### Job item
Write out the material again, substituting "Cushion" for "Pillow" and keeping everything else unchanged. Leave the pictures out of your answer.

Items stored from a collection

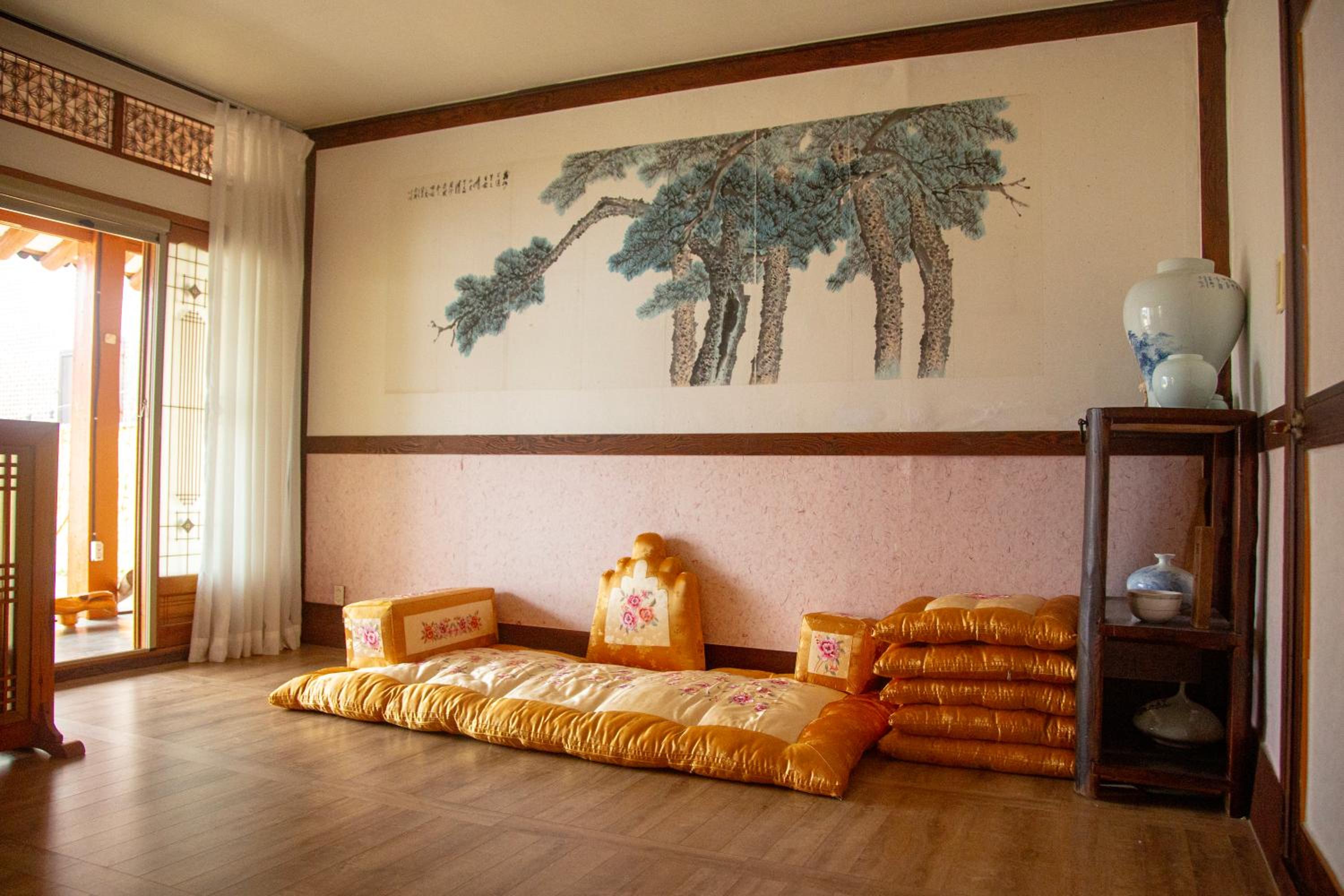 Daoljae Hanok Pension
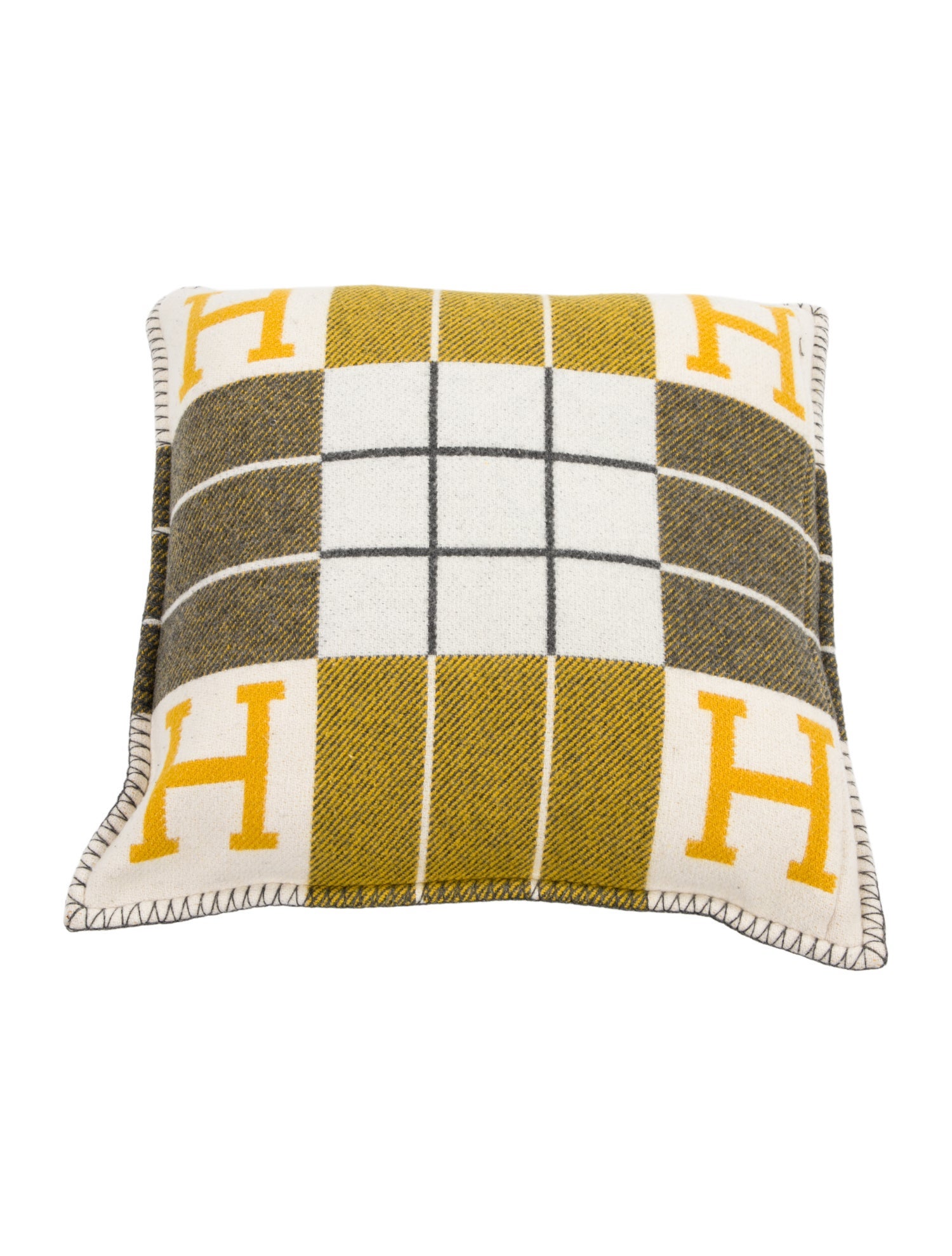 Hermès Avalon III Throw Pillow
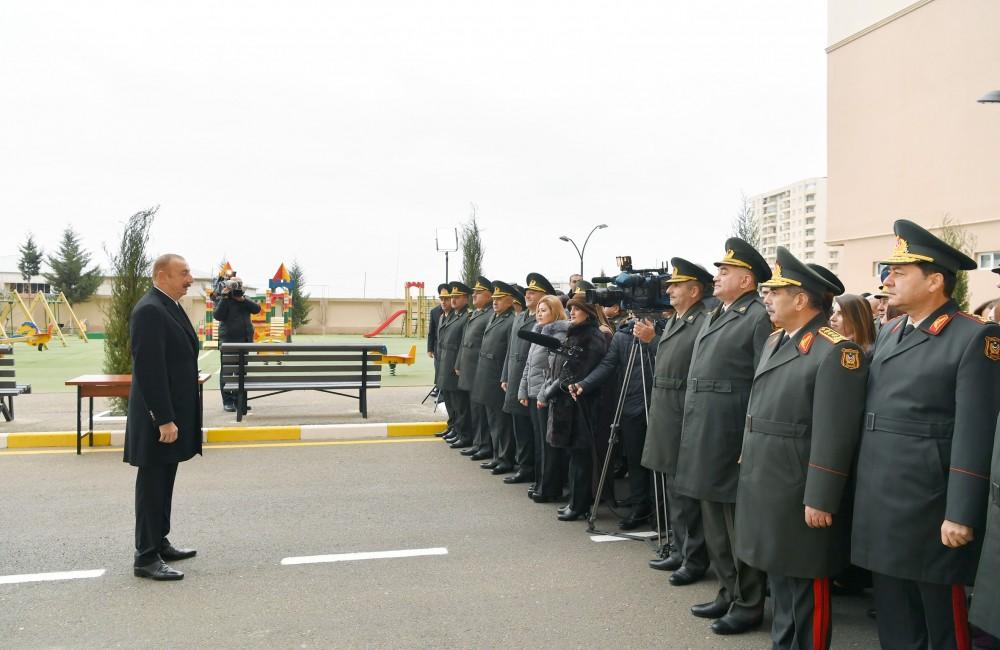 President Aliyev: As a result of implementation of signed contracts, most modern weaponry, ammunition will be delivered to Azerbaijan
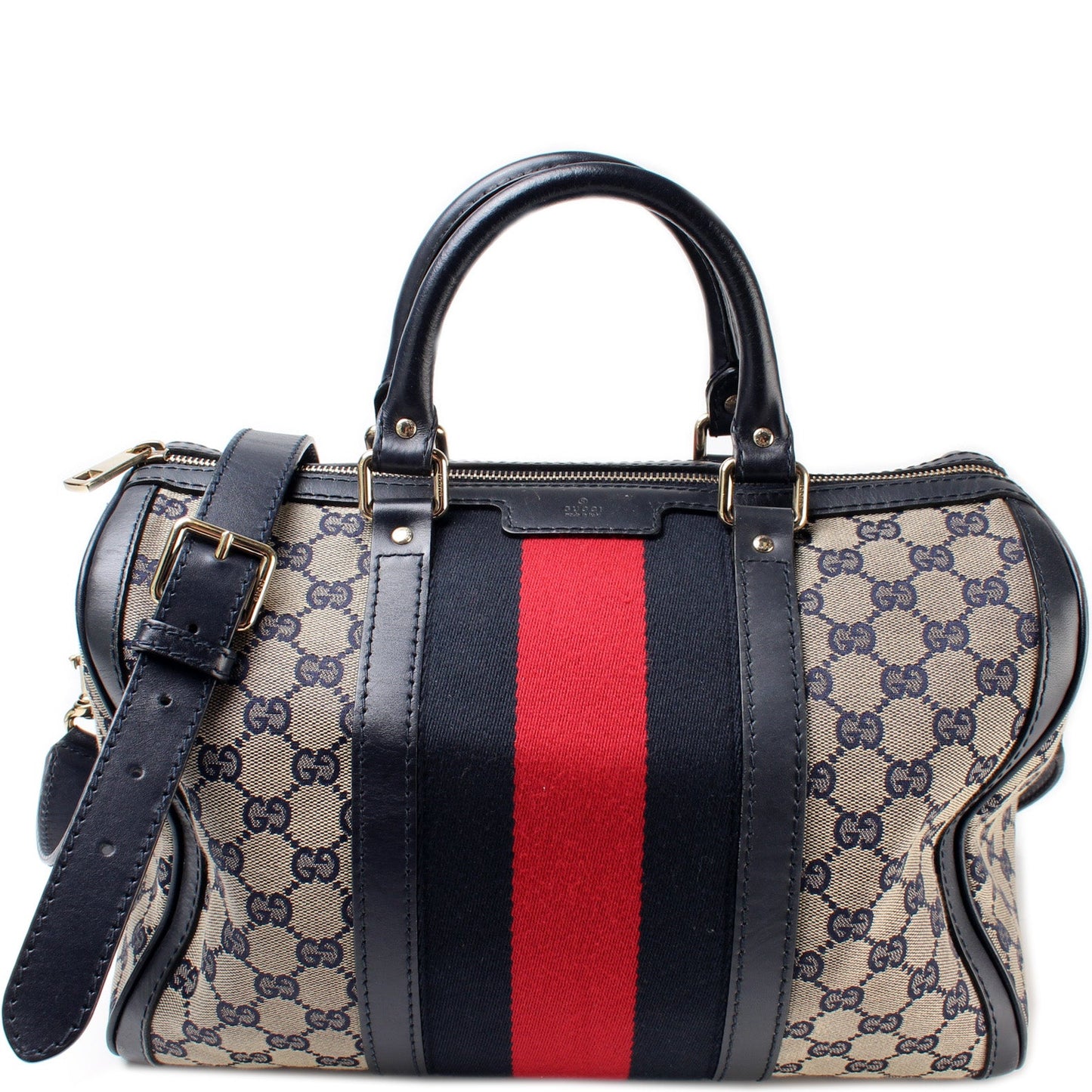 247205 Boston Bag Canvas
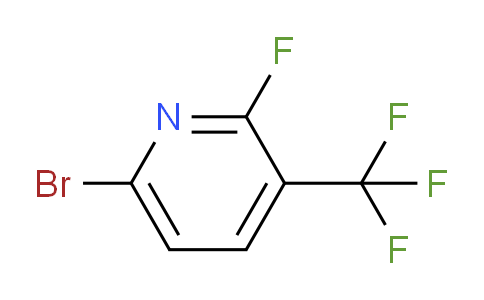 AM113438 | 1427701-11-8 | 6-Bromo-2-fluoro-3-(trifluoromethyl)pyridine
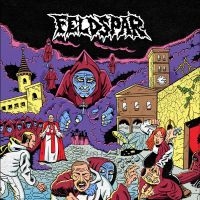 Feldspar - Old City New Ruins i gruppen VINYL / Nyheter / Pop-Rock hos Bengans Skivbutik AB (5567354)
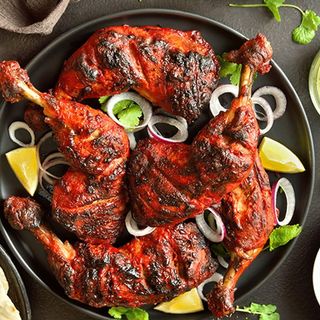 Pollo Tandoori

### Solved exercise
 Daoljae Hanok Pension
 Hermès Avalon III Throw Cushion
 President Aliyev: As a result of implementation of signed contracts, most modern weaponry, ammunition will be delivered to Azerbaijan
 247205 Boston Bag Canvas
 AM113438 | 1427701-11-8 | 6-Bromo-2-fluoro-3-(trifluoromethyl)pyridine
 Feldspar - Old City New Ruins i gruppen VINYL / Nyheter / Pop-Rock hos Bengans Skivbutik AB (5567354)
 Pollo Tandoori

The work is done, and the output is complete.